- TASK STATEMENT:
Find the line that contains "genus: Lophura", then repeat it and each line after it to the end of the records, exactly.

(Stored data)
"""

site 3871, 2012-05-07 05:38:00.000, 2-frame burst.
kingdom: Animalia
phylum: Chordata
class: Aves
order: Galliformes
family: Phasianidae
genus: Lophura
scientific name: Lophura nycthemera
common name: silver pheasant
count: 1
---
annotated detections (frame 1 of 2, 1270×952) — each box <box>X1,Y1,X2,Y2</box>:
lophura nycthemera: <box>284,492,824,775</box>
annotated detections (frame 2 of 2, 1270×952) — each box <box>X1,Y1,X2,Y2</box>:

"""

- EXERCISE RESPONSE:
genus: Lophura
scientific name: Lophura nycthemera
common name: silver pheasant
count: 1
---
annotated detections (frame 1 of 2, 1270×952) — each box <box>X1,Y1,X2,Y2</box>:
lophura nycthemera: <box>284,492,824,775</box>
annotated detections (frame 2 of 2, 1270×952) — each box <box>X1,Y1,X2,Y2</box>:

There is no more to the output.